- **WORK INSTRUCTION**: From the entries below, output the line with "Rangement|Gifi Caisse pliable" and each following line up to and including the line with "Long Evening Dresses", exactly as written.

- **EXTRACTED MATERIAL**:
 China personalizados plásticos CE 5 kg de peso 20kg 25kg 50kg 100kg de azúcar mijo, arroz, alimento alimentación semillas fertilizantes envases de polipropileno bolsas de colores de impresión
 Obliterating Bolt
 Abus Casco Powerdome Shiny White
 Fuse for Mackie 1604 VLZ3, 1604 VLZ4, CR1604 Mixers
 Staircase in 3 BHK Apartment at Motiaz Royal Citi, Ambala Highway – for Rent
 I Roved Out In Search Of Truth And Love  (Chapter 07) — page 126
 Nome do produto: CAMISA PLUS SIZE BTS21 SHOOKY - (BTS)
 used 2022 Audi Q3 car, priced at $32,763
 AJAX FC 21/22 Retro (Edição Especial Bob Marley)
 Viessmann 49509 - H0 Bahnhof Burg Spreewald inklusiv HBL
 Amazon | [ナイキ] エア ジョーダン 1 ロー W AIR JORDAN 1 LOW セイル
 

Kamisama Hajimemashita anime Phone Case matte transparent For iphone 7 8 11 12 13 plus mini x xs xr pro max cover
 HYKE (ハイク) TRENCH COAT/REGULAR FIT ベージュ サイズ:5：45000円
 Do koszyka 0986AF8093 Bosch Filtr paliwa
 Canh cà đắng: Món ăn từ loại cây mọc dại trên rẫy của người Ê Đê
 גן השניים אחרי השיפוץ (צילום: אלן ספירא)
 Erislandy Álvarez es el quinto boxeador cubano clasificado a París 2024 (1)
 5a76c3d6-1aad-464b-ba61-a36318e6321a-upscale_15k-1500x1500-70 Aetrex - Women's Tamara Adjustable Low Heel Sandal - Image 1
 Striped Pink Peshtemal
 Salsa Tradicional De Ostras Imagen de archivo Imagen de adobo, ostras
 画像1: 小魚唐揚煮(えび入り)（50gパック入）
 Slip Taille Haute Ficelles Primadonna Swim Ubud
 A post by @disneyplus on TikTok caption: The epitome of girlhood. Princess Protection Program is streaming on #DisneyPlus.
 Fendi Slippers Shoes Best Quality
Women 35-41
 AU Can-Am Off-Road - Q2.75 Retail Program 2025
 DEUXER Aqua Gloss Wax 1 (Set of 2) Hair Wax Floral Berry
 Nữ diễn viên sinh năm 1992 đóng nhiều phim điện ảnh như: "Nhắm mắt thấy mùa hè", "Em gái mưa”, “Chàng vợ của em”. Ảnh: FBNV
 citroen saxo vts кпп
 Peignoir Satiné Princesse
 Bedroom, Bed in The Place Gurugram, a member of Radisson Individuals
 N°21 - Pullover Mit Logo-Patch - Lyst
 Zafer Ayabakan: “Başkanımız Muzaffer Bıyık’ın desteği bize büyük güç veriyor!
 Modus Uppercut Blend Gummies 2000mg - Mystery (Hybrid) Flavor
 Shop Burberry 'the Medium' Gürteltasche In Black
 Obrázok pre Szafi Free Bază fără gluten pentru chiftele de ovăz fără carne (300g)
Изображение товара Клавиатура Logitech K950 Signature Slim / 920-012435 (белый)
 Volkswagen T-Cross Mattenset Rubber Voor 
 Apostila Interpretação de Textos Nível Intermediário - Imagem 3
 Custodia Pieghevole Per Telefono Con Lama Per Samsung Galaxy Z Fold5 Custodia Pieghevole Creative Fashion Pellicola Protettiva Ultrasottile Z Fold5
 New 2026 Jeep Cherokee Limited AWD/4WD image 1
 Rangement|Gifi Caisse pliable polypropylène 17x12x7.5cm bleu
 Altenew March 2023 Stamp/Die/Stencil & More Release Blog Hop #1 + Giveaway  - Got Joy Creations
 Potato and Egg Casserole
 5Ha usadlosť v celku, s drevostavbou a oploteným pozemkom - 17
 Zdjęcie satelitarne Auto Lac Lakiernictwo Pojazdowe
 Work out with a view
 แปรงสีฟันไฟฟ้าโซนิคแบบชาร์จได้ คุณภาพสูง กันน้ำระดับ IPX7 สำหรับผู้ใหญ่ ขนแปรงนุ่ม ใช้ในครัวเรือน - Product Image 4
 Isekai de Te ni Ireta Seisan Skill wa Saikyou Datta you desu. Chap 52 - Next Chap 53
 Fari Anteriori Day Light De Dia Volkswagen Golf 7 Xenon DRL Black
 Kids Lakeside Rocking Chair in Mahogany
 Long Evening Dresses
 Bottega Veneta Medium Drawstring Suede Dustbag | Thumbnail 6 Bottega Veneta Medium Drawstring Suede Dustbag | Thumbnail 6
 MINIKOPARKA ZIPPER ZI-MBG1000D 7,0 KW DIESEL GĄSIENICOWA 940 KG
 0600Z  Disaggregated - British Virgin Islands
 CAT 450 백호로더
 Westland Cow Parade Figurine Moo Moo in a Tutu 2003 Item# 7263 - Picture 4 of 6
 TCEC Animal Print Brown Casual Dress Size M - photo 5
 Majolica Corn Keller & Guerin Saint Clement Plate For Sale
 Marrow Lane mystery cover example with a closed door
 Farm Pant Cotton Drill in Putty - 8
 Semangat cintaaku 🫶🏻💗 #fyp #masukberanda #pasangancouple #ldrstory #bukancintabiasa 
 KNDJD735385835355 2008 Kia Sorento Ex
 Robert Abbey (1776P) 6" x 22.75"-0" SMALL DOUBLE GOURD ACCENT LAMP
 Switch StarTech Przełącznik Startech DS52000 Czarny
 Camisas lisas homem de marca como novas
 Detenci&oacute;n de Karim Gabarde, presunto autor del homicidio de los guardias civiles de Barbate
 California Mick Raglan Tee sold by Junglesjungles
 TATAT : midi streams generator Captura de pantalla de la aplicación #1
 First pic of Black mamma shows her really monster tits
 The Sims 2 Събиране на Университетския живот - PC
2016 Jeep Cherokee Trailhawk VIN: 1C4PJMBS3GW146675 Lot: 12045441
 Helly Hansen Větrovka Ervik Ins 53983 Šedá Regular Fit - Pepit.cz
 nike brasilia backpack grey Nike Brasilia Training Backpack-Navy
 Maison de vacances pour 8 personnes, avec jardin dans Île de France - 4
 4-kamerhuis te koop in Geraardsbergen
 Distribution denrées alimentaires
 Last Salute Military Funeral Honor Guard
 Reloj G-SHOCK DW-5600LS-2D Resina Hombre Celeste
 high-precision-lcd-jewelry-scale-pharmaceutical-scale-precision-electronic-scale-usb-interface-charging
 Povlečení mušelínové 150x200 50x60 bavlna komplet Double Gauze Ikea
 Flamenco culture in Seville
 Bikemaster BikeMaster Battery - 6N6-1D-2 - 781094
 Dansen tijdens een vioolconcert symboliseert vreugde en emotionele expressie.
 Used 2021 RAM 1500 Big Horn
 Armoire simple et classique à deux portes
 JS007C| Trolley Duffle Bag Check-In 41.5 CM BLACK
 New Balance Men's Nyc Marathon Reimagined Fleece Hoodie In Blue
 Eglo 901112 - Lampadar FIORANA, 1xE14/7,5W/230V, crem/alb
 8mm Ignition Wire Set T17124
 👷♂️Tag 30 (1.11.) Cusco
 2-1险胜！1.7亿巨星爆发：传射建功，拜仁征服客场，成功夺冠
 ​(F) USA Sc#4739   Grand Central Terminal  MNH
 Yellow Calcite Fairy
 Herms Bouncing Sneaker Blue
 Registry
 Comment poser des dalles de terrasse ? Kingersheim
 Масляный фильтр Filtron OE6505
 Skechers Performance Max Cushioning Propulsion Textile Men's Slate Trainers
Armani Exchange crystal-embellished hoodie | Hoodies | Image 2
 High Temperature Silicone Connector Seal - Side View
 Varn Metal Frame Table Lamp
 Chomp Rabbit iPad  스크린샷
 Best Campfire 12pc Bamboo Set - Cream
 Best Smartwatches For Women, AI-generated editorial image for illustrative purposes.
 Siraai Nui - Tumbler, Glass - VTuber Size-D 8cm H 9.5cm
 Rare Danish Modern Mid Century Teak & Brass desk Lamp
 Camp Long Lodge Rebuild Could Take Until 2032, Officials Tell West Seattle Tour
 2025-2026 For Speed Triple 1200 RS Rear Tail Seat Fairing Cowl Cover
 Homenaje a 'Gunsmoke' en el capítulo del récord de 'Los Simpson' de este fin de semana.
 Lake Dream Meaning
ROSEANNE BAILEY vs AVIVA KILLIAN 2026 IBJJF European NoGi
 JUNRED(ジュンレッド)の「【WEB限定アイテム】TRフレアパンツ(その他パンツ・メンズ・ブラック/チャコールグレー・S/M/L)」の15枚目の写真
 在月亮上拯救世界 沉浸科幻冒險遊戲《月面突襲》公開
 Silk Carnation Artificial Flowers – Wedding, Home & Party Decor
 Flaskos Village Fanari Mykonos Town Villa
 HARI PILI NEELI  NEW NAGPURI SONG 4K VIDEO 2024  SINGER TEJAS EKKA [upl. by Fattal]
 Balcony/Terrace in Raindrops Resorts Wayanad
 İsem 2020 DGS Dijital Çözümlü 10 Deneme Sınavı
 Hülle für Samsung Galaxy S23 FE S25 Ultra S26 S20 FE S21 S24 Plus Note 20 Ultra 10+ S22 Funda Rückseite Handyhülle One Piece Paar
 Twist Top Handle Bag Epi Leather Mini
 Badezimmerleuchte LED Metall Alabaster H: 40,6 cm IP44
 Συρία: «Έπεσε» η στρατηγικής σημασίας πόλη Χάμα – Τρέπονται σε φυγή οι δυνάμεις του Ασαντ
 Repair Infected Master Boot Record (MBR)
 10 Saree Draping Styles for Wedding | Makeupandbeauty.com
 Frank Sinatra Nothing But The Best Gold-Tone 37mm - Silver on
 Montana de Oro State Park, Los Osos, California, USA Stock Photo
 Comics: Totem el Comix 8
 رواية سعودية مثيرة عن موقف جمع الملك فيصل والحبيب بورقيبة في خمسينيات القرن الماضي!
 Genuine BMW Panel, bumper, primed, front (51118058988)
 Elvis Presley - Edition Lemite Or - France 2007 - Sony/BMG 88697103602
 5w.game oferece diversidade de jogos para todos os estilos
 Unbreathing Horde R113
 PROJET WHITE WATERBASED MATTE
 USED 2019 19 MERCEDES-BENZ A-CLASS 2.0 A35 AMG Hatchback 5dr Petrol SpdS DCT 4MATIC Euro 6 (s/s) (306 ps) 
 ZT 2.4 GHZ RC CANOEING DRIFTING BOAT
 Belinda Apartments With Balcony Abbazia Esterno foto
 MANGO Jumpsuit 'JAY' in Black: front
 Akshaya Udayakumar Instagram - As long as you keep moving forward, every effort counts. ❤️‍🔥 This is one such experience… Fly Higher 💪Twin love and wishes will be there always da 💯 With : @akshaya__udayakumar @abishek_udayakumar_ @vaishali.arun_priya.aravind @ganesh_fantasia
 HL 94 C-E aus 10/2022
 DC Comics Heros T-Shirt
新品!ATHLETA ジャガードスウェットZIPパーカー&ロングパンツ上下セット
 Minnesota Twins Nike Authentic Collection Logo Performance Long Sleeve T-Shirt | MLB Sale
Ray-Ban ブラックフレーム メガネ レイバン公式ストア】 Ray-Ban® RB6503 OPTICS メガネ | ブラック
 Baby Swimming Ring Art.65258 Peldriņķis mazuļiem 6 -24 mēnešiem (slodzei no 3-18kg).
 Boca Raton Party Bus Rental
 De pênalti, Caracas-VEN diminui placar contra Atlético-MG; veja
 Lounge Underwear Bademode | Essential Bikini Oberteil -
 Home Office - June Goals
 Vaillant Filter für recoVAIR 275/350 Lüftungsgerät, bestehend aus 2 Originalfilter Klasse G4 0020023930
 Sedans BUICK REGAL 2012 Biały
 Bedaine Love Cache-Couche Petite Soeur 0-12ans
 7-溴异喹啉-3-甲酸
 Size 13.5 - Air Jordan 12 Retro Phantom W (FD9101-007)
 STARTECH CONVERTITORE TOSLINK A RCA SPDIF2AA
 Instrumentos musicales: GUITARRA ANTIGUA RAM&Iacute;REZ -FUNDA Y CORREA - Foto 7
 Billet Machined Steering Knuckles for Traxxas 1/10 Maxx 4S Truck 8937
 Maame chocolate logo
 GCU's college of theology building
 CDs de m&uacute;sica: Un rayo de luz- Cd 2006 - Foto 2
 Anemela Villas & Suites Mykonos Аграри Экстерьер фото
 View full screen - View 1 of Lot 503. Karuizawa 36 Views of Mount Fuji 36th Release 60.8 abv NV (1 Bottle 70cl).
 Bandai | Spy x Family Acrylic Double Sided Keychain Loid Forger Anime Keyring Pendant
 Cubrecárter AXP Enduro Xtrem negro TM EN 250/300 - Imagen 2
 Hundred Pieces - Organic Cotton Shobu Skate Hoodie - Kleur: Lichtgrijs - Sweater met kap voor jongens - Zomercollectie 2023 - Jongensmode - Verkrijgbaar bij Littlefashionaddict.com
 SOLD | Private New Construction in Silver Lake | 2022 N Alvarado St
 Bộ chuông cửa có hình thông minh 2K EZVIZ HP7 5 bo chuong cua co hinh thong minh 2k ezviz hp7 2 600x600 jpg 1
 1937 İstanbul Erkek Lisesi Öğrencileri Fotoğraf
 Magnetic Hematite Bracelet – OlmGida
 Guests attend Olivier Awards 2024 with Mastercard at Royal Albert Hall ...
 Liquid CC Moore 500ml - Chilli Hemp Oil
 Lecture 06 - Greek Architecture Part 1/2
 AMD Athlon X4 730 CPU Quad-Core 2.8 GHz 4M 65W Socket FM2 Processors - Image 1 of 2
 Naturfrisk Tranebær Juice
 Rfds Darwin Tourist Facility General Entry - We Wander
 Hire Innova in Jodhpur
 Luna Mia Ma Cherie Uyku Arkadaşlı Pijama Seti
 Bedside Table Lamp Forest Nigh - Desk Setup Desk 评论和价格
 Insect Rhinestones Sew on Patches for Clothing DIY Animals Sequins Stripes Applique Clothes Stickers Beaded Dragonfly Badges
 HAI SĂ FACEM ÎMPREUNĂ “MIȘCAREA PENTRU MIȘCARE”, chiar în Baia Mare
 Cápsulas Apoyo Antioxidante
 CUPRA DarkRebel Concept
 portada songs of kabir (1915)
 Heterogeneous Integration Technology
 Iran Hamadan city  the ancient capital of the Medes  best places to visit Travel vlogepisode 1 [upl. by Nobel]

- **WRITTEN RESPONSE**:
 Rangement|Gifi Caisse pliable polypropylène 17x12x7.5cm bleu
 Altenew March 2023 Stamp/Die/Stencil & More Release Blog Hop #1 + Giveaway  - Got Joy Creations
 Potato and Egg Casserole
 5Ha usadlosť v celku, s drevostavbou a oploteným pozemkom - 17
 Zdjęcie satelitarne Auto Lac Lakiernictwo Pojazdowe
 Work out with a view
 แปรงสีฟันไฟฟ้าโซนิคแบบชาร์จได้ คุณภาพสูง กันน้ำระดับ IPX7 สำหรับผู้ใหญ่ ขนแปรงนุ่ม ใช้ในครัวเรือน - Product Image 4
 Isekai de Te ni Ireta Seisan Skill wa Saikyou Datta you desu. Chap 52 - Next Chap 53
 Fari Anteriori Day Light De Dia Volkswagen Golf 7 Xenon DRL Black
 Kids Lakeside Rocking Chair in Mahogany
 Long Evening Dresses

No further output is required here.